Au moyen Age, le domaine de Fiquefleur et d'Equainville et bien d’autres appartenait au lignage de la famille Bertran dont le premier personnage est Guillaume Bertran. Notons que le nom de Bertran est orthographié sans "d" au niveau de la terminaison. La famille Bertran serait issue de Thurstin (Torsten) de Bastembourg ou Richard Turtain (vers 945), également à l'origine de la maison de Montfort-sur-Risle. C'est Guillaume Ier (vers 970-1010), fils de Richard Turtain et de N. Aubere, baron de Bricquebec, qui devint vicomte du Cotentin et prit le nom de Bertran. Il épousa une demoiselle de Beaufou dont il eut Guillaume II (° av. 1010-† apr. 1049), baron de Bricquebec, qui épousa une demoiselle d'Aumale, et fut l'ancêtre de la branche anglaise des barons de Bothal et de Mitford (comté du Northumberland).
Robert Ier Bertrand de Bricquebec dit le Torz ou le tort ou le boiteux naît en 1045, fils de Guillaume II Bertrand de Bricquebec , personnage charismatique du lignage. Robert Bertan reçoit des terres dans le Pays d’Auge et il fonde le prieuré de Beaumont en Auge, en outre, c’est lui qui construit au XIe siècle l’église Saint-Georges de Fiquefleur.
Le vicomte Robert Bertran tenait également les domaines de Bricquebec, Roncheville et Cramefleur (La Rivière Saint Sauveur). Vers 1060, il fait don de l’église Saint Georges de Fiquefleur au Prieuré de Beaumont-en-Auge qu’il a fondé avec sa femme Suzanne. Robert Bertran sera signataire de nombreuses chartes, en particulier la charte de la fondation du prieuré de Saint Hymer (Calvados) et celle de Carbec qu’il signe avec son cousin Hugues II de Montfort. Entre 1051 et 1066, avec son épouse Suzanne, ils font une donation à l’abbaye de Saint-Ouen de Rouen par charte souscrite par Guillaume le Conquérant Robert Bertran participe activement, avec Guillaume le Conquérant et son cousin Hugues II de Montfort à la conquête de l’Angleterre en 1066.
Une grande partie de l’église Saint-Georges date en effet du XIe siècle, présentant un plan en forme de croix latine avec un transept saillant, composé d'un vaisseau unique et terminé par un chevet plat. Malgré plusieurs remaniements effectués aux XIe, XVe et XVIe siècles, l’édifice a conservé son architecture romane originelle.
Le chevet de l’église Saint-Georges de Fiquefleur pourrait avoir été construit dans les dernières années du Xe siècle ou les toutes premières années du XIe siècle. La façade occidentale en mur-pignon, épaulée de contreforts, est percée d'une porte en arc en anse de panier et d'une fenêtre quadrangulaire dans la partie supérieure.
La nef et le chœur demeurent d'origine, mais la croisée du transept a été reprise au XIIIe siècle (elle supporte le clocher). Par ailleurs, au XVIe siècle, la tour lanterne fut arasée et la nef, raccourcie, fut pourvue de baies. Le clocher, de plan carré, est situé au-dessus de la croisée du transept. L'édifice est couvert d'une toiture en bâtière.
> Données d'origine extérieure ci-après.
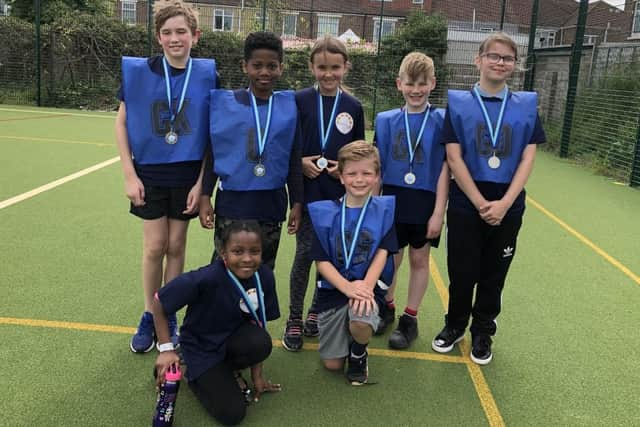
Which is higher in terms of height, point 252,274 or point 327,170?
point 327,170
Les murs latéraux et les bras du transept, épaulés de contreforts, sont percés de baies cintrées et quadrangulaires. Le mur du chevet est également épaulé de contreforts.
On remarque que les murs extérieurs comme intérieurs sont pourvus de plaques sculptées aux décors géométriques ou animaliers : un lion et un agneau sur la porte latérale ; deux agneaux et entrelacs sur le chevet. À l'intérieur, des statues, l'autel et des bas-reliefs sont classés à titre d'objets. Le cimetière au sein duquel se dresse un if millénaire jouxtent l'église participent au charme du site.
La localité de Fiquefleur-Équainville compte encore des manoirs sur les lieux-dits du Favril (XVIIIe), de la Rue (XVIe) et de la Loge (XVIe, remanié ensuite), mais aussi des maisons villageoises de caractère et pour certaines très anciennes (XVIIe) ou encore des fermes à l'architecture traditionnelle préservée. On mentionnera aussi des croix de chemin et un puits ancien. Sur le village d'Équainville, l'ancienne église Saint-Pierre se révèle également un site d'intérêt et protégé, avec le cimetière qui l'entoure. Elle date du XIIe siècle pour ses parties les plus anciennes (le chœur), alors que la nef et la tour clocher sont du XIIIe, le porche du XVIe, les baies de la nef ayant été reprises par la suite. On observe des modillons et des éléments sculptés faisant saillie sur les murs. L'église abrite une importante statuaire, des autels, retables et un mobilier de très belle facture.